TRECHO DO TEXTO -
□ □ □ □ □ □ □

Por: PAULO DE TARSO LYRA

 

Uma decisão tomada ontem pela Casa Civil restringiu as possibilidades de usos de aviões da Força Aérea Brasileira (FAB) pela presidente afastada, Dilma Rousseff. De acordo com o documento produzido, que passa a orientar o governo sobre todos os benefícios aos quais a petista tem direito, os aviões da FAB só poderiam ser usados nos deslocamentos entre Brasília e Porto Alegre, onde moram os familiares dela.

Na capital gaúcha, onde participou na tarde de ontem do lançamento do livro A resistência ao golpe de 2016, a petista definiu como “grave” a restrição de seus voos. “Hoje, teve uma decisão da Casa Civil, ilegítima e interina, cujo objetivo é proibir que eu viaje. Vejam bem, vocês têm que ficar alegres. Meu direito de viagem parece que é só de Brasília para Porto Alegre. Mas não podem ficar alegres porque é um escândalo que eu não possa viajar pro Rio, pro Pará, pro Ceará. Isso é grave”, disse a presidente afastada.

Para Dilma, essa limitação é complicada porque, diferentemente de pessoas comuns, ela não tem como pegar um avião de carreira. “Não sei se vocês sabem, mas eu não posso, como qualquer outra pessoa, pegar um avião (normal). Tem que ter toda a segurança atrás de mim, garantindo minha segurança. É a Constituição que manda”, argumentou.

Ela não demonstrou, contudo, disposição para alterar a agenda de viagens que pretende iniciar pelo país. “Estamos diante de uma situação que tem que ser resolvida. Eu vou viajar. Vamos ver como vai ser minha viagem”, disse ela. Mais tarde, Dilma participou de protesto contra o presidente interino, Michel Temer (PMDB), no centro de Porto Alegre. O local é ponto tradicional para atos de movimentos sociais, desde a ditadura militar.

□ □ □ □ □ □ □

INSTRUÇÕES DAS TAREFAS -
1/ Indique se cada afirmação a seguir concorda com a notícia sobre os voos de Dilma Rousseff, respondendo sim ou não e citando literalmente as palavras da notícia que decidem a questão. (a) A decisão da Casa Civil limita o uso dos aviões da FAB aos trajetos entre Brasília e Porto Alegre. (b) Dilma afirmou que vai cancelar sua agenda de viagens pelo país. (c) O protesto contra Michel Temer ocorreu no centro de Porto Alegre.
2/ Reescreva de forma mais breve o parágrafo da notícia sobre os voos de Dilma Rousseff que começa com "Na capital gaúcha", mantendo os fatos principais.
As linhas a seguir formam um material à parte, sem relação com o texto.

□ □ □ □ □ □ □

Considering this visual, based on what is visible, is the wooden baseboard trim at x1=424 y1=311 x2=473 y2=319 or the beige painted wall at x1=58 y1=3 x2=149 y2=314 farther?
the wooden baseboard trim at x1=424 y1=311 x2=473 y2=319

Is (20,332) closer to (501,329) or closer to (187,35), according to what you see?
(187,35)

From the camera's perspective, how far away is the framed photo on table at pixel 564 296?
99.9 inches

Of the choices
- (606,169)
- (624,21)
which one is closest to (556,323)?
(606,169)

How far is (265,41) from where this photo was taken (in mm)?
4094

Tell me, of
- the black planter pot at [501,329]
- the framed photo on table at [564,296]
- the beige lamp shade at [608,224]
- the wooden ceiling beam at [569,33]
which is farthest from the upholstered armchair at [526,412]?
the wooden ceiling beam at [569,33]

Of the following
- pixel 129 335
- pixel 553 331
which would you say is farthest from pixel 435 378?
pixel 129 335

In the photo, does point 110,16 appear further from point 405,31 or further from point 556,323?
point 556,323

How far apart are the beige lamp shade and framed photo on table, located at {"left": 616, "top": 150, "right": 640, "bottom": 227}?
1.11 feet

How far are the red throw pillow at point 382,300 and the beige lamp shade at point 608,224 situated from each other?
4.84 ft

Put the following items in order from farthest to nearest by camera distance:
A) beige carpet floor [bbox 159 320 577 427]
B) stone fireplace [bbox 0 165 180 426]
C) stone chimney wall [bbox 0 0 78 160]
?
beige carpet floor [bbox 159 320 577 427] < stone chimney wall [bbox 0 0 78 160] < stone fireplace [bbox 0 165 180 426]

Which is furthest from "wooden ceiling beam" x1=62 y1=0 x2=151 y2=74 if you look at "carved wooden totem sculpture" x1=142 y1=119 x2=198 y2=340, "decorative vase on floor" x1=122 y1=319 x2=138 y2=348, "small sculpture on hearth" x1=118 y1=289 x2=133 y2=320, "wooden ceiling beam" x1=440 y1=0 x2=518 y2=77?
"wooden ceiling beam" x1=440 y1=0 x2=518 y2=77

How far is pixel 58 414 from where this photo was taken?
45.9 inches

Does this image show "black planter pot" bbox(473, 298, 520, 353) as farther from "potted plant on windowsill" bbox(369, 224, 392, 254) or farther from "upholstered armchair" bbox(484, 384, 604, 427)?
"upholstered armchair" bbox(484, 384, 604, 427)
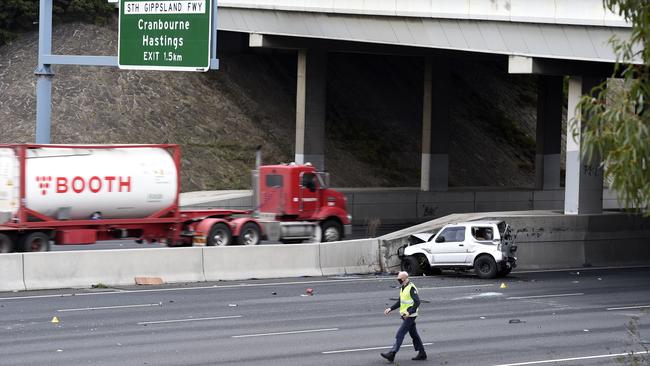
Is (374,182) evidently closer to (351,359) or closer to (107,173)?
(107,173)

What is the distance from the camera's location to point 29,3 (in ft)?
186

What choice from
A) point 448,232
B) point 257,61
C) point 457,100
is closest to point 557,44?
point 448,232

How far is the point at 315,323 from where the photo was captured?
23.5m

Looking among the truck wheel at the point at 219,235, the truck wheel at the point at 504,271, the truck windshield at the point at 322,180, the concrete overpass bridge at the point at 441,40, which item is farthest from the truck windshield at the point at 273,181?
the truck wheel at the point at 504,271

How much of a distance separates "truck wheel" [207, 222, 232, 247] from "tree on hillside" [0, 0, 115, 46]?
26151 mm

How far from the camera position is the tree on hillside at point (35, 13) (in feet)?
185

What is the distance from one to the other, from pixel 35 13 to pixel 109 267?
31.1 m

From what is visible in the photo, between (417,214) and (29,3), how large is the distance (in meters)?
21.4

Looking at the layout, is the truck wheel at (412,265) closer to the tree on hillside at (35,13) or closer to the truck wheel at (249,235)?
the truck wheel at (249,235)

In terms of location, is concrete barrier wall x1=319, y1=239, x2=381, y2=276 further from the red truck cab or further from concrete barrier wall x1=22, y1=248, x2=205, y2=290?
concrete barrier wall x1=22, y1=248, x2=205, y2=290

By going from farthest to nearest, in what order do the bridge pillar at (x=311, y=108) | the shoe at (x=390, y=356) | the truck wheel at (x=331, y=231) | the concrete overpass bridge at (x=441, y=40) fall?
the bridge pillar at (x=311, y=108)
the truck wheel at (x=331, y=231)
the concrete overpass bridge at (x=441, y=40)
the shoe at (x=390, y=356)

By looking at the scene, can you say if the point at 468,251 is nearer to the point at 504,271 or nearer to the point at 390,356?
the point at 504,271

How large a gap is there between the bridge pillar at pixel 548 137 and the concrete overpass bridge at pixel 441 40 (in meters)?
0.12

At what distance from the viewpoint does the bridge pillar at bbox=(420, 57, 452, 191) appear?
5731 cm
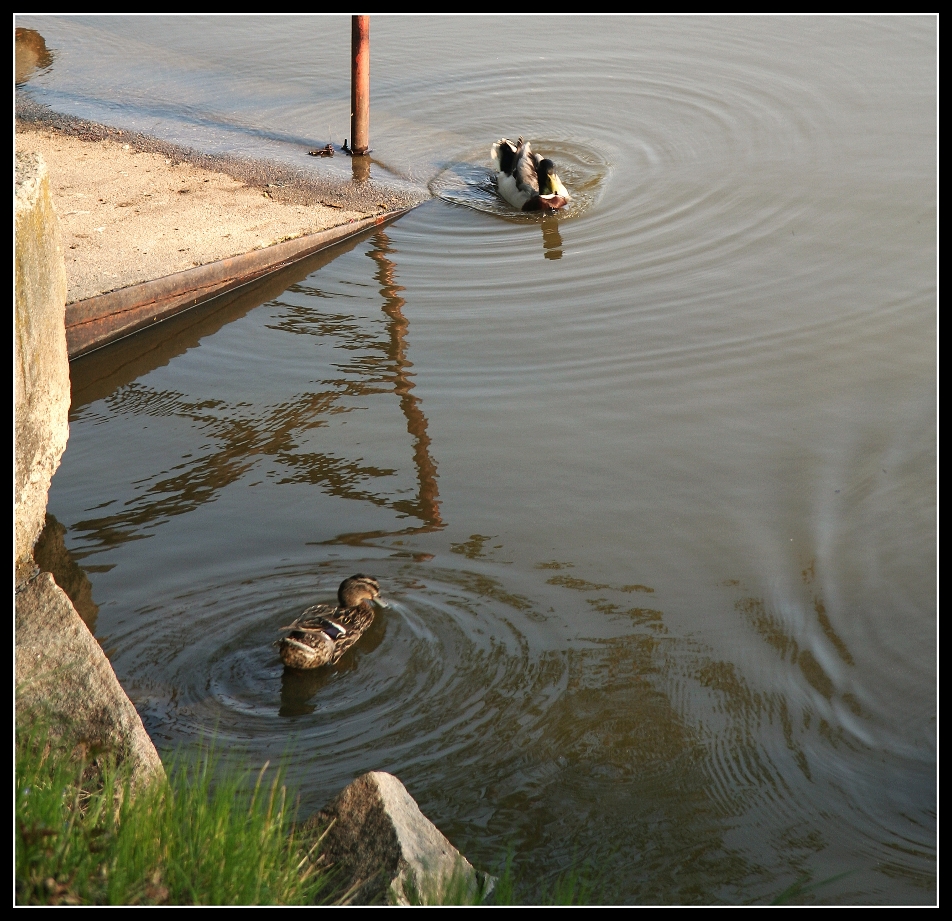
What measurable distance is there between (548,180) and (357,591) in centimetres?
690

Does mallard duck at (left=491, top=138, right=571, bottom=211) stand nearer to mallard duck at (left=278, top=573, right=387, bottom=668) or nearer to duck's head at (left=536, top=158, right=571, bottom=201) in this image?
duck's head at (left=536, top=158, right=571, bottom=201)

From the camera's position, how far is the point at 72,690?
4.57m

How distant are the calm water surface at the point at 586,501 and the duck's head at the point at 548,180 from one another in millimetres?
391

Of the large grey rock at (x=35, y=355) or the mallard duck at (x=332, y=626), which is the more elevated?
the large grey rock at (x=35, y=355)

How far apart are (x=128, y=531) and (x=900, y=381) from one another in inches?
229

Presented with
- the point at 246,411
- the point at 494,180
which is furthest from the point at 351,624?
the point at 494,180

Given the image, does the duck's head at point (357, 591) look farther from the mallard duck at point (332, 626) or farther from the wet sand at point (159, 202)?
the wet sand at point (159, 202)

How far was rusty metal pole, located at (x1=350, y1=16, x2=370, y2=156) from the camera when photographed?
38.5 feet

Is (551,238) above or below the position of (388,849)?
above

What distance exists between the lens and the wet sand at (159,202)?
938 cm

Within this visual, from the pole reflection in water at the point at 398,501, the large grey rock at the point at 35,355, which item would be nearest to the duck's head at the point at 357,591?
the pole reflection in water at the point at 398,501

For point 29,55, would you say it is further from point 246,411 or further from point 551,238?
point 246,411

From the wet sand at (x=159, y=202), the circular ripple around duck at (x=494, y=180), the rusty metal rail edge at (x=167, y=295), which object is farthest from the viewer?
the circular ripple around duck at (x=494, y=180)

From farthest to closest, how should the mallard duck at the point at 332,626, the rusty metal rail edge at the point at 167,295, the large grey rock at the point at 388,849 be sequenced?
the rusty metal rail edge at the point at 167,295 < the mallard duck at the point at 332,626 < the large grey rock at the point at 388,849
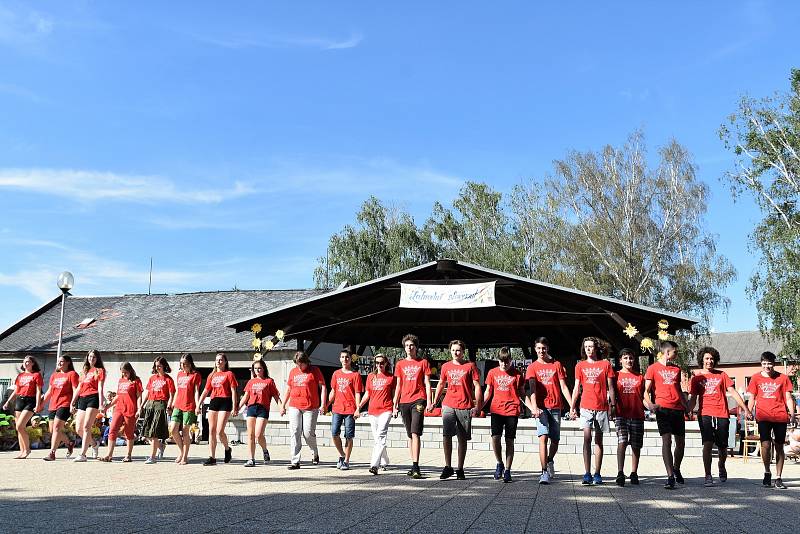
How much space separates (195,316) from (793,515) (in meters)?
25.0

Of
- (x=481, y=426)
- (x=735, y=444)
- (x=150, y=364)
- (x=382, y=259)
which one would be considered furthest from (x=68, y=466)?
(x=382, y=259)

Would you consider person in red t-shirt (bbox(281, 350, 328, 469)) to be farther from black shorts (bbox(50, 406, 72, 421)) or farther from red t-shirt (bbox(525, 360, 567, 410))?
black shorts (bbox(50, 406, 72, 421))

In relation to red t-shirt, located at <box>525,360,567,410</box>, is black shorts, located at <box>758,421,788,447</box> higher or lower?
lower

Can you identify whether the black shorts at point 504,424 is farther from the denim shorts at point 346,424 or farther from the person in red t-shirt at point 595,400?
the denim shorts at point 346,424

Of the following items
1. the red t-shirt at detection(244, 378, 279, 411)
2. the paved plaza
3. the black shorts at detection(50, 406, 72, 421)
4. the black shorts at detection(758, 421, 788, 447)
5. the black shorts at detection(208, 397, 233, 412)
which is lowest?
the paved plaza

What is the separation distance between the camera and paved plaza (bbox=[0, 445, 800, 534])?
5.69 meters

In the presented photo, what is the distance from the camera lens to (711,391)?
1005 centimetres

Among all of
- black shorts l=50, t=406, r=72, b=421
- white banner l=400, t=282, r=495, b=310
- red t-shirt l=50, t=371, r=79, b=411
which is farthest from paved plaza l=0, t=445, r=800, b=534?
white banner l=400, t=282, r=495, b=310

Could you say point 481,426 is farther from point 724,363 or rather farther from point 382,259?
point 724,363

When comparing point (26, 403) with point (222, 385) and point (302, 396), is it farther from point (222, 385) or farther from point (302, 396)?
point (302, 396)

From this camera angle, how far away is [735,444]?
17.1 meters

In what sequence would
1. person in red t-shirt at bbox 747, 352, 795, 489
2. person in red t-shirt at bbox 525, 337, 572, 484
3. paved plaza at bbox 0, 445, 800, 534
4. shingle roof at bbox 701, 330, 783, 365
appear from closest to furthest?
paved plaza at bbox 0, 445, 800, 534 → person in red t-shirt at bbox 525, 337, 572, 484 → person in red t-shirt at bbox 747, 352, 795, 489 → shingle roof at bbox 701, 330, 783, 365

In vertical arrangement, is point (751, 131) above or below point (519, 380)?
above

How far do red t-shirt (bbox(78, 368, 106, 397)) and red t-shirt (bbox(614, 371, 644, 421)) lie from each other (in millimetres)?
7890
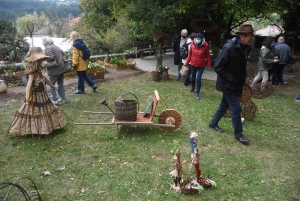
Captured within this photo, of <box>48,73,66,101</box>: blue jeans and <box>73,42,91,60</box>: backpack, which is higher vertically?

□ □ □ □ □ □ □

RESPOSTAS POR TAREFA -
1/
(a) Sim: "os aviões da FAB só poderiam ser usados nos deslocamentos entre Brasília e Porto Alegre".
(b) Não: "Eu vou viajar."
(c) Sim: "Dilma participou de protesto contra o presidente interino, Michel Temer (PMDB), no centro de Porto Alegre".

2/ Em Porto Alegre, no lançamento do livro A resistência ao golpe de 2016, na tarde de ontem, Dilma chamou de "grave" a restrição aos seus voos. Disse que a decisão da Casa Civil, "ilegítima e interina", tem o objetivo de proibi-la de viajar. Também considerou um escândalo não poder ir ao Rio, ao Pará ou ao Ceará.